Quote the stretch of the article on the Maple Ridge supportive housing protest from "Coast Mental Health’s senior" through "bans were issued.".

*** Text shown

A protest in Maple Ridge against what supportive housing residents were calling a guest ban, has resulted in a compromise.

Ralliers argued guest limitations would increase the likelihood of overdose deaths, and other harms due to social isolation.

Tenants who live in Coast Mental Health-run buildings will now be allowed to register one guest, who will be permitted to visit until a provincial health order, asking B.C. residents to limit interactions with family and friends to one to two people, is over.

A notice was posted in the Alouette Heights supportive housing building on Brown Avenue, informing residents of the update as of Thursday (Dec. 3) at 7 a.m.

Coast Mental Health’s senior manager of communications and community development, Susan Hancock, said the company – which operates supportive housing complexes across Metropolitan Vancouver – has had guest restrictions in place at a number of their locations since the COVID-19 pandemic started in mid-March, but she insists no guest bans were issued.

“More recently, guest restrictions were limited to one or two people in accordance with the Provincial Health Officer Order that is in place until Dec. 7, 2020,” she said.

“We continue to follow the guidelines set by the PHO and local health authorities in an effort to keep tenants, employees and the communities we serve safe.

“At facilities where clients may have compromised immune systems, our best level of protection is by limiting the amount of walk-in traffic throughout our sites, screening visitors, and suggesting to friends and family to connect using virtual platforms.”

READ MORE: Supportive housing residents protest guest ban

Alouette Heights resident and chair of Maple Ridge Street Outreach Society Tracy Scott, considers the compromise a win.

“We are happy that we’ve overthrown the guest ban,” she said.

“This will save somebody’s life in here.”

At a news conference outside the building on Dec. 2, she spoke of losing two of her friends in one day this spring, and blamed similar guest restriction policies for their deaths.

Housing advocate, Ivan Drury, suggested there is a correlation between supportive housing guest bans and the ‘record number of overdoses’ since the COVID-19 pandemic began.

“Overturning Coast Mental Health’s illegal guest ban policy in Maple Ridge should be the example that residents of supportive housing elsewhere follow to fight to overturn these discriminatory and deadly guest bans everywhere,” he said.

******
*** Study material

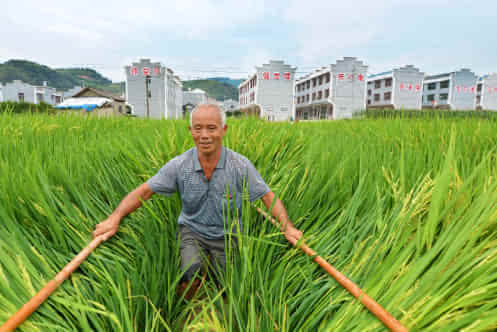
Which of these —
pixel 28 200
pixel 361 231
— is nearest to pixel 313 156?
pixel 361 231

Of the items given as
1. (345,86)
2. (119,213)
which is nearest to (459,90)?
(345,86)

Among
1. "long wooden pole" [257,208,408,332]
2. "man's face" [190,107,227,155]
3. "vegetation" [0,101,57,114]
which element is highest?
"vegetation" [0,101,57,114]

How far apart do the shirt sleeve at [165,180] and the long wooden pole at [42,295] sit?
0.31 m

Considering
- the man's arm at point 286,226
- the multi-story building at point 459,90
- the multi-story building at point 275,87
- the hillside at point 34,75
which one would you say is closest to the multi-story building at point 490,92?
the multi-story building at point 459,90

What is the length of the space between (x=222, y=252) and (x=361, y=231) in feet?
1.98

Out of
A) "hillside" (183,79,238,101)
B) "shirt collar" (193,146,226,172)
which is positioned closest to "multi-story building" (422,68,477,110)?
"shirt collar" (193,146,226,172)

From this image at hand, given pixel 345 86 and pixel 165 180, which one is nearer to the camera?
pixel 165 180

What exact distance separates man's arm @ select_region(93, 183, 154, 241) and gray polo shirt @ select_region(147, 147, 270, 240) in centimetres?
5

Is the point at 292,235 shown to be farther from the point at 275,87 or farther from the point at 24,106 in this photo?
the point at 275,87

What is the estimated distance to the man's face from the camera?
1057mm

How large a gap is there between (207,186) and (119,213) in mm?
365

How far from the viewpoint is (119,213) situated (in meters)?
1.06

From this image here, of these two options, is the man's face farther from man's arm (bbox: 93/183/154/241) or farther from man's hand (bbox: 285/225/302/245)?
man's hand (bbox: 285/225/302/245)

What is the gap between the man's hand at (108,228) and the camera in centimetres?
99
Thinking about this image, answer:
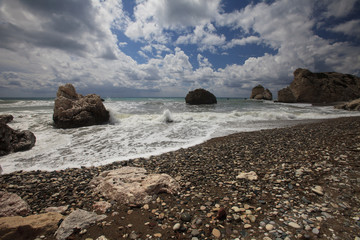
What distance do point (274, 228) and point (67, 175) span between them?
5.40m

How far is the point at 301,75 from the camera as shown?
51.8 meters

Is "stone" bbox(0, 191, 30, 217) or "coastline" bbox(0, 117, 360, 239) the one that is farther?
"stone" bbox(0, 191, 30, 217)

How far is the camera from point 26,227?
2338mm

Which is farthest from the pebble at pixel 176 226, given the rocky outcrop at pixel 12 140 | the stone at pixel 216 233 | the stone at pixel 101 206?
the rocky outcrop at pixel 12 140

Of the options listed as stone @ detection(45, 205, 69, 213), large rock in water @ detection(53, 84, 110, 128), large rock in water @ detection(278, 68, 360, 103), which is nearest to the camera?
stone @ detection(45, 205, 69, 213)

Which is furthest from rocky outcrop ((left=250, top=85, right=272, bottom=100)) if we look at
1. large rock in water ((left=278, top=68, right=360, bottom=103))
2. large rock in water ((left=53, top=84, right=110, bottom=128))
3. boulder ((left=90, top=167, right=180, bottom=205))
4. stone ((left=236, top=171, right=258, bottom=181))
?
boulder ((left=90, top=167, right=180, bottom=205))

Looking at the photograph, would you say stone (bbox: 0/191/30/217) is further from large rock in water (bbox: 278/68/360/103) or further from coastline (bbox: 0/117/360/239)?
large rock in water (bbox: 278/68/360/103)

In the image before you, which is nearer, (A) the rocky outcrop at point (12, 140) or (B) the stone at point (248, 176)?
(B) the stone at point (248, 176)

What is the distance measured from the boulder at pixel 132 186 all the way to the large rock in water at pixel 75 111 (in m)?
10.2

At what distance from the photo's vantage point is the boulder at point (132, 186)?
131 inches

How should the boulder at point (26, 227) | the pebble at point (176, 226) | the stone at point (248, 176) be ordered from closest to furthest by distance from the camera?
the boulder at point (26, 227), the pebble at point (176, 226), the stone at point (248, 176)

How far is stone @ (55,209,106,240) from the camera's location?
244 cm

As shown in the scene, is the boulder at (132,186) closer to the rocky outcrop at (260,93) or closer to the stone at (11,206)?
the stone at (11,206)

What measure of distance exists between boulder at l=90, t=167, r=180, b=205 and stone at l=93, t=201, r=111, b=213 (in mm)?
191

******

- **Answer for the task**:
Coast Mental Health’s senior manager of communications and community development, Susan Hancock, said the company – which operates supportive housing complexes across Metropolitan Vancouver – has had guest restrictions in place at a number of their locations since the COVID-19 pandemic started in mid-March, but she insists no guest bans were issued.